Хотя правительства Восточной Европы всегда держались рамок, установленных Советским Союзом, время от времени они экспериментировали — расширяя свободу кооперативов или ограничивая деятельность церкви, наращивая силы спецслужб или допуская бо́льшую свободу в сфере искусства. Иногда либеральные реформы оказывались вполне успешными: так, польские коммунисты после 1956 года вообще отказались от социалистического реализма, а в Венгрии в 1980-е годы были легализованы совместные предприятия. В иных ситуациях либерализация заканчивалась насилием. Во время Пражской весны Чехословацкая коммунистическая партия под руководством Александра Дубчека взяла курс на постепенные реформы, предполагавшие децентрализацию экономики и демократизацию политической системы. Через несколько месяцев в Прагу вошли советские танки, сокрушившие реформаторов и отстранившие Дубчека от власти.

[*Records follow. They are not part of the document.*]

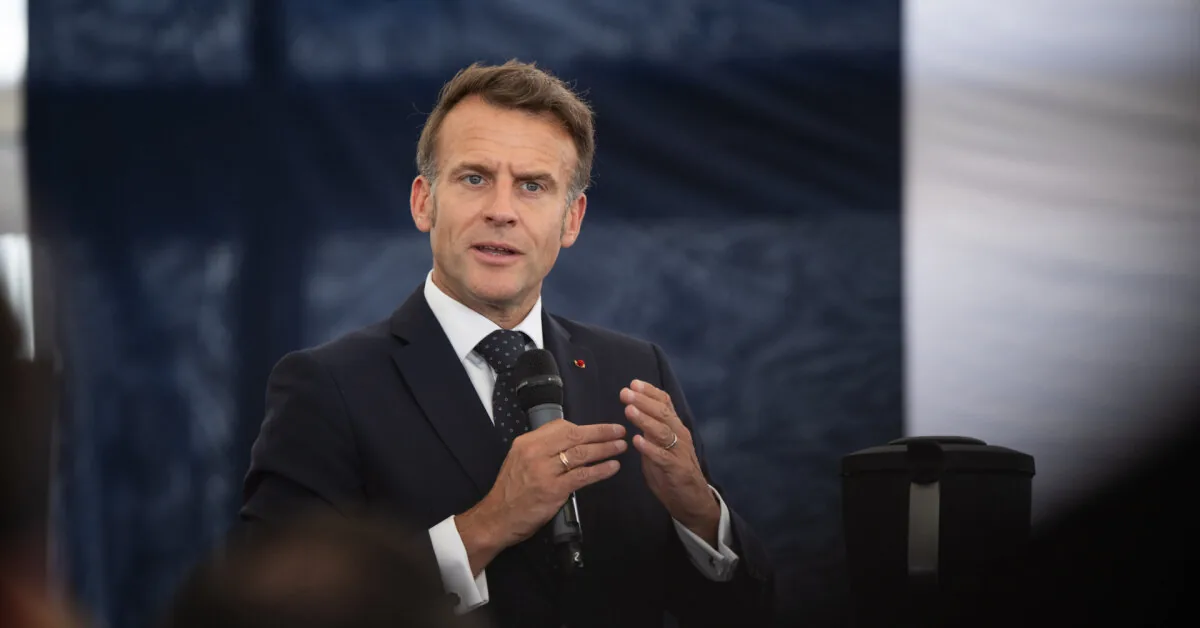 France is organizing an investor meeting, aiming for billion-dollar investments in AI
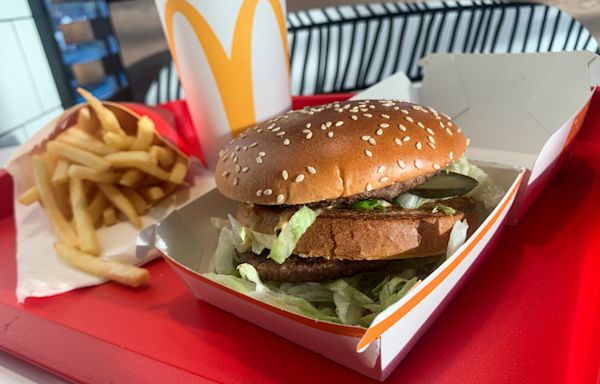 Analyst resets McDonald’s price target as stock hits 52-week low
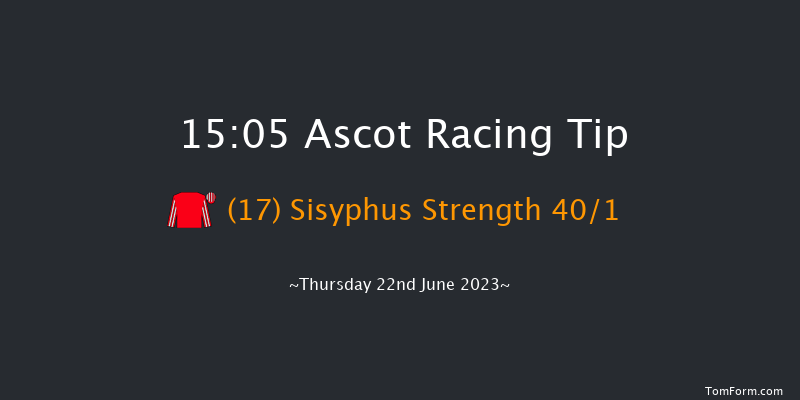 Ascot 15:05 Handicap (Class 2) 12f Wed 21st Jun 2023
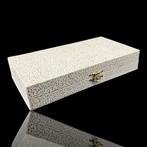 Cuillère - Argent - Cuillère Anneau Serviette, Antiquités & Art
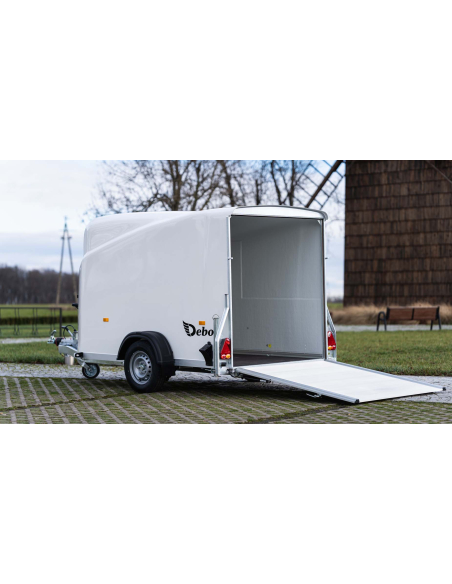 Remorque Fourgon DEBON Cargo 1300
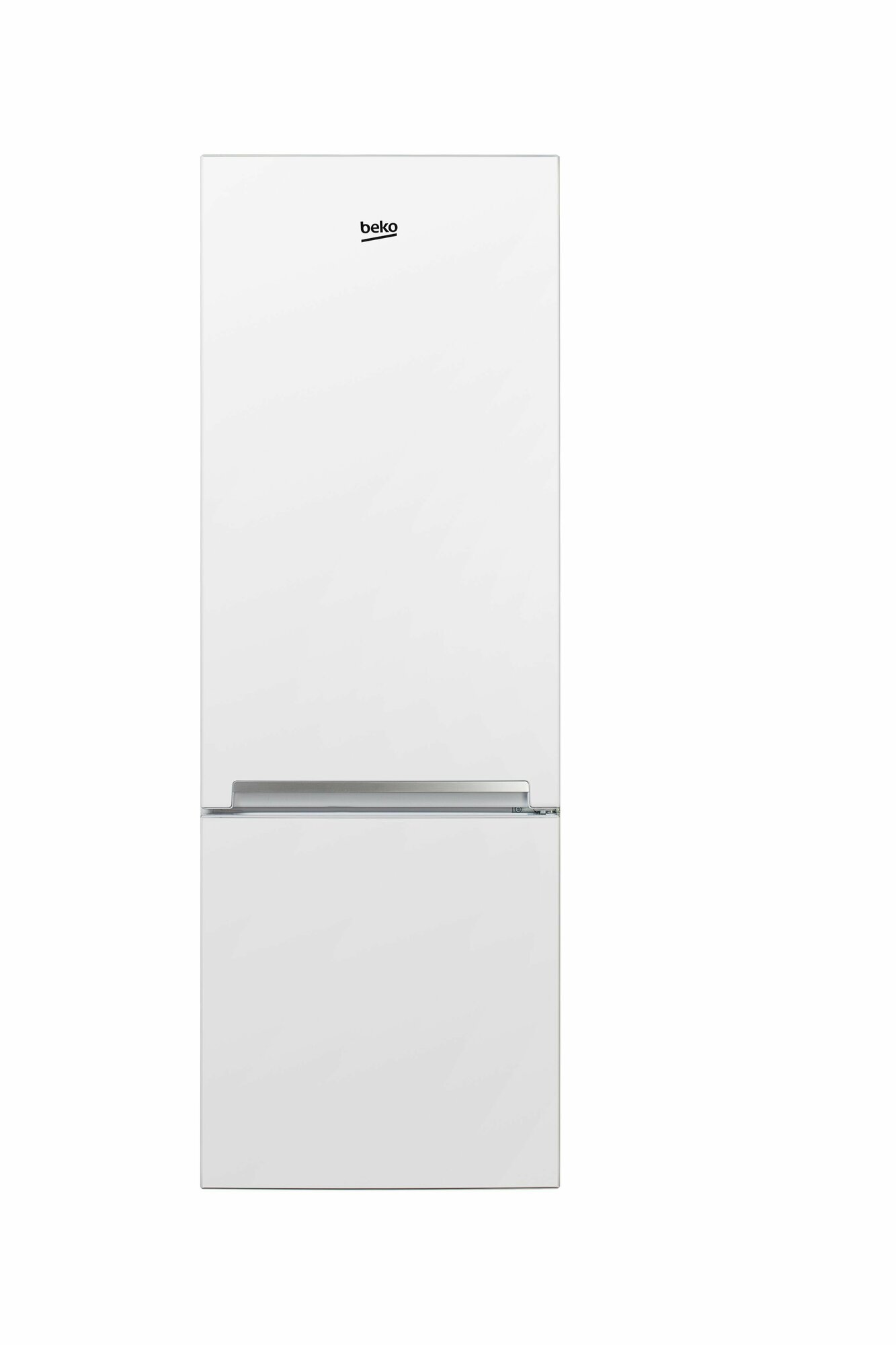 Двухкамерный холодильник Beko RCSK250M00W, 240 л, капельная система, белый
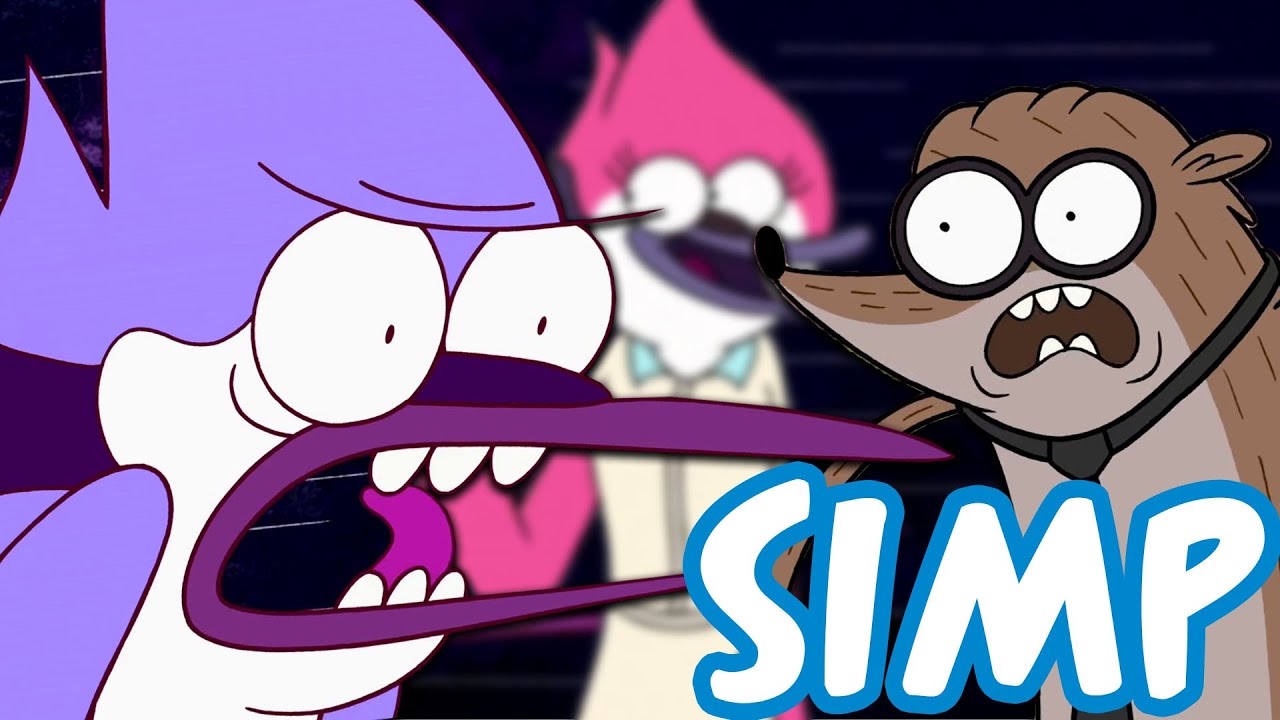 MORDECAI el MAYOR SIMP en la HISTORIA de la ANIMACION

В августе 1980 года Польская коммунистическая партия легализовала профсоюз «Солидарность», массовое и низовое движение, к которому со временем присоединились 10 миллионов рабочих, студентов и интеллектуалов. Этот эксперимент завершился через полтора года, когда польские коммунисты объявили военное положение, запретили «Солидарность» и также вывели танки на улицы.
С течением времени страны Восточной Европы все меньше походили друг на друга. К 1980-м годам Восточная Германия создала самое мощное в регионе полицейское государство, Польша отличалась наибольшим количеством верующих, в Румынии постоянно не хватало продуктов питания, Венгрия была известна высоким уровнем жизни, а Югославия имела самые дружелюбные отношения с Западом. Но все-таки в одном очень узком смысле все они были похожи: ни один из этих режимов не осознавал своей неустойчивости по определению. Они брели от кризиса к кризису вовсе не потому, что были не способны к «тонкой настройке» своей политики, а из-за несовершенства коммунистического проекта как такового. Пытаясь контролировать каждый аспект общественной жизни, режимы возбуждали недовольство во всех сегментах общества. Государство устанавливало для рабочих высокие нормы выработки, и поэтому забастовки трудящихся ГДР против завышенных нормативов быстро превратились в форму антигосударственного протеста. Государство диктовало художникам и писателям границы их творческого самовыражения, и поэтому деятели культуры, работавшие в какой-то особой манере, тоже превращались в политических диссидентов. Государство запрещало учреждать независимые организации, и поэтому любой, кто делал это, пусть даже в самой невинной форме, становился оппонентом режима. А когда в независимую организацию вливалось большое число людей — как, например, в Польше, где миллионы граждан примкнули к профсоюзу «Солидарность», — под вопросом внезапно оказывалось само существование режима.
Коммунистическая идеология и экономическая теория марксизма-ленинизма содержали в некотором смысле внутренний источник разложения. Претензии восточноевропейских правительств на легитимность основывались на обещаниях будущего процветания и повышения жизненного уровня, которые, как предполагалось, были гарантированы «научностью» марксизма. Плакаты и транспаранты, торжественные речи и газетные передовицы, радиотрансляции, а потом и телевизионные передачи — все это пропагандировало экономический рост. И хотя определенная позитивная динамика действительно имела место, рост никогда не был таким высоким, как это представлялось в пропагандистских материалах. Повышение жизненных стандартов на Востоке не успевало за их совершенствованием на Западе, и скрывать этот факт на протяжении длительного времени было невозможно. В 1950 году Польша и Испания имели очень близкие показатели ВВП. Но к 1988 году польский ВВП вырос в два с половиной раза, а испанский ВВП — в тринадцать раз[1347]
. Радио «Свободная Европа», зарубежные командировки и туризм помогали осознать эту пропасть, которая расширялась по мере того, как технологическая революция в Западной Европе набирала темп. Цинизм и разочарование охватывали даже тех, кто поначалу верил в систему. Улыбающиеся молодые коммунисты 1950-х годов уступили место угрюмым и апатичным рабочим 1970-х, циничным студентам и интеллектуалам 1980-х, эмигрантам и диссидентам. Разумеется, у системы всегда были сторонники, число которых даже увеличилось после того, как правительства некоторых стран Восточной Европы, чтобы обеспечить более высокий уровень потребления, стали занимать деньги у западных банков. Многочисленные бенефициары лукаво демонстрировали преданность режиму, а те, кто пользовался плодами политики «социального продвижения», продолжали преуспевать в рядах бюрократии. Но хотя некоторые восточные европейцы в поздние годы с ностальгией относились к коммунистическому идеализму, примечательно, что после 1989 года ни одна политическая партия даже не пыталась восстановить коммунистическую экономику.